СОЦИОЛОГ В ОБЩЕСТВЕ НЕДОВЕРИЯ

Sep 18, 2024 19:09


(Монолог, аудиозапись 10.04.2024, письменная редакция 15.09.2024)

Данный текст в исходном варианте был зачитан сотрудникам ЦИРКОН под запись 10 апреля 2024г. в преддверии открывавшейся Грушинской конференции. Показалось важным поговорить не столько о результатах многочисленных исследований и методических новациях, сколько про изменившийся контекст нашей работы и о том, что эти изменения подрывают ключевой ресурс социолога - доверие общества.

В дальнейшем при переводе в письменный формат текст дважды редактировался и дополнялся. Настоящая версия подготовлена специально для портала Sociologos.ru.

Доверие как главный ресурс и основание опросной коммуникации

Многие коллеги вполне оправданно считают главным ресурсом социолога его квалификацию, теоретическую подготовку, методическую оснастку, в конце концов, организационные и финансовые ресурсы, но я полагаю, что главным ресурсом социального исследователя до последнего времени было доверие - доверие общества, доверие первоисточника большей части социологической информации и ее же потребителя.

■ Задание
Когда, согласно отрывку о доверии к социологу, исходный вариант текста был зачитан сотрудникам ЦИРКОН?

■ Исследуемые данные
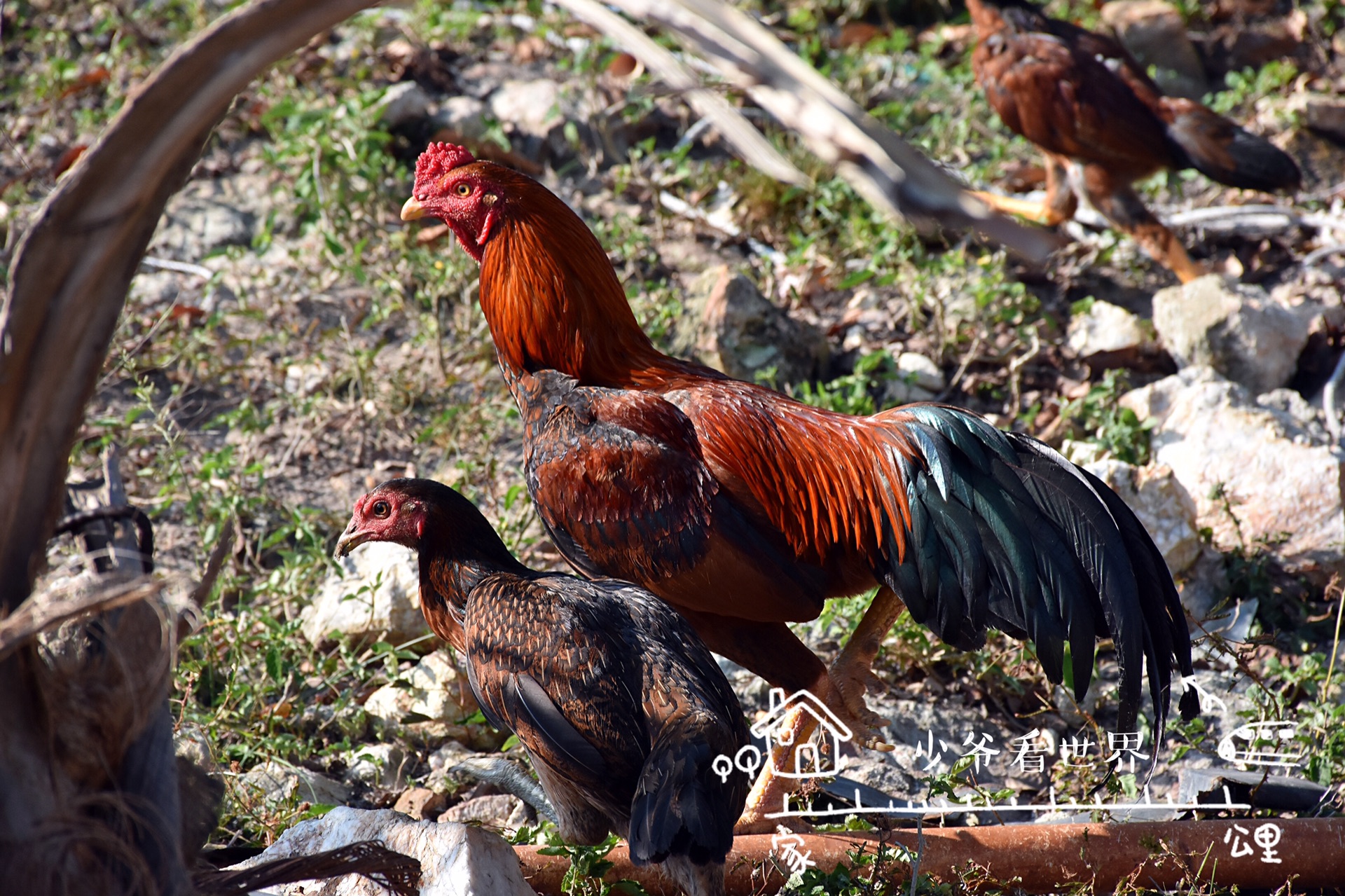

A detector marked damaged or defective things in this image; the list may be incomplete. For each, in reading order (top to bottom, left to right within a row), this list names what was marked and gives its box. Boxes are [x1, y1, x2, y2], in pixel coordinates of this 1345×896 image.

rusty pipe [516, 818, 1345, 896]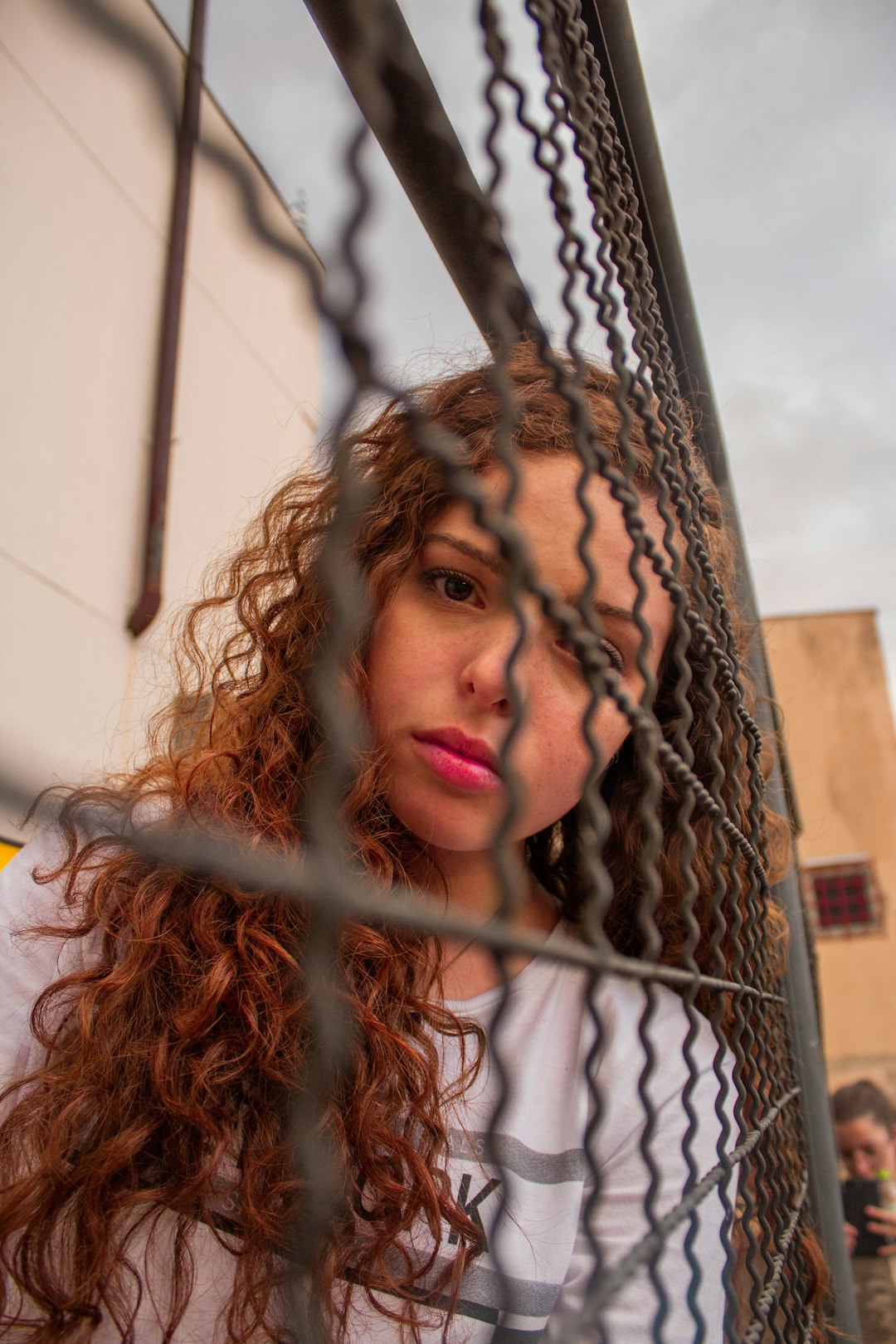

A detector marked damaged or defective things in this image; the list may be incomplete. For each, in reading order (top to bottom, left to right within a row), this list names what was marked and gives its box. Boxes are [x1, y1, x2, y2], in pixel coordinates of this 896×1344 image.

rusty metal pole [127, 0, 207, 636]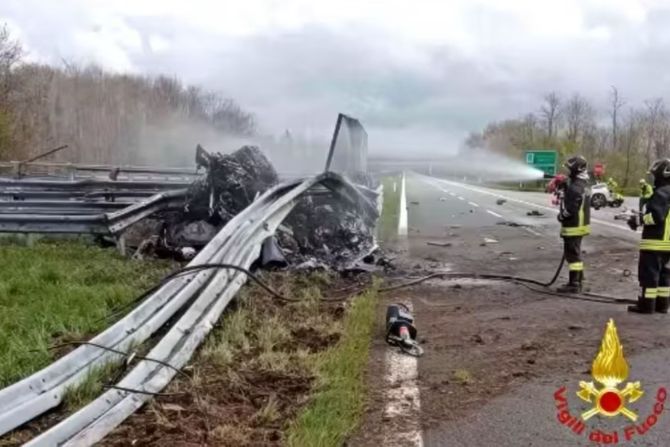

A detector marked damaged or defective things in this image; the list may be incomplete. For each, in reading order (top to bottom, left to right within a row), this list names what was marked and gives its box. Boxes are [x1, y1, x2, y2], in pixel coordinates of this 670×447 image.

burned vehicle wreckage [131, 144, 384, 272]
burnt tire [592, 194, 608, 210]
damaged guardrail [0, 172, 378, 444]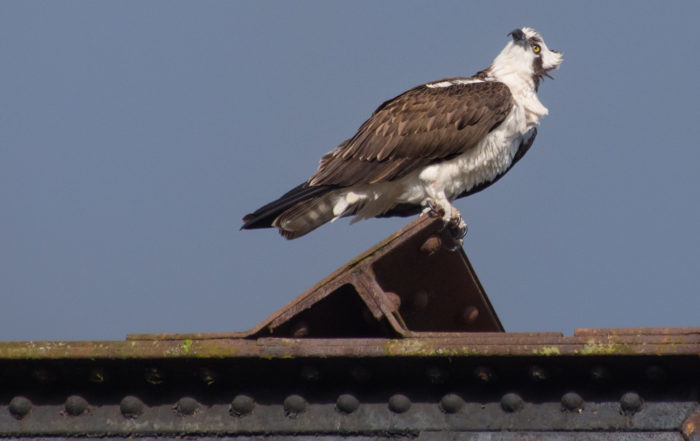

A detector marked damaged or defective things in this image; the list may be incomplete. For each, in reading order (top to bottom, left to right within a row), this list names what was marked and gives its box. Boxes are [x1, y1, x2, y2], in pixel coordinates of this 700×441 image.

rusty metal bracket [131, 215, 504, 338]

■ Ответ
10 апреля 2024 года.